The press conference could not pass without commenting on Ukraine. Putin repeated his claims that the naval clash in the Sea of Azov on November 25 was a provocation by President Petro Poroshenko designed to boost his flagging ratings in the presidential election race due to happen on March 31 next year.

While the west has lambasted Russia for the attack on three Ukrainian naval ships, the evidence that Russia was entirely to blame is inconclusive. bne IntelliNews suggested in a controversial op-ed that the idea of a provocation cannot be excluded. Moreover, bne IntelliNews has shown that talk of an imminent invasion of Ukraine by Russia is probably overblown.

Russia arrested the 24 sailors on the Ukrainian ships and while Putin suggested they will be returned to Ukraine, he added that not before they were put on trial in Russia, presumably on charges of violating Russia’s borders. While the details of the clash remain confused, even an investigation by Bellingcat found the Ukrainian vessels did enter Russia’s undisputed territorial waters and so can be charged with illegally crossing the border, although the attack on the vessels almost certainly happened in international waters while they were already in retreat.

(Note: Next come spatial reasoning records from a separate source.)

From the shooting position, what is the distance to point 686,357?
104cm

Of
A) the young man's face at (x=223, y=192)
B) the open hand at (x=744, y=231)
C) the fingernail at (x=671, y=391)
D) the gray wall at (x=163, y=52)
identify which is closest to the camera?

Putin added a new element saying that the sailors were not supposed to survive the clash. “The sailors were not supposed to survive the incident. There are people in the Ukrainian elite that are angry that they are not dead.”

Stepping back from the emotive rhetoric, Putin played on the deep cultural and historical ties between Ukraine and Russia. The laws are being changed at the moment to make it easier for Ukrainians to obtain Russian citizenship. 

“How will we settle our relations? Who will be in power? That is not the main thing. It's a question of people. Ukraine is our main trade partner — despite everything — and the turnover is still growing. We have natural relations and ties. But in Kyiv as long as we have those that hate Russia and don't understand their own interests we will keep this abnormal situation.”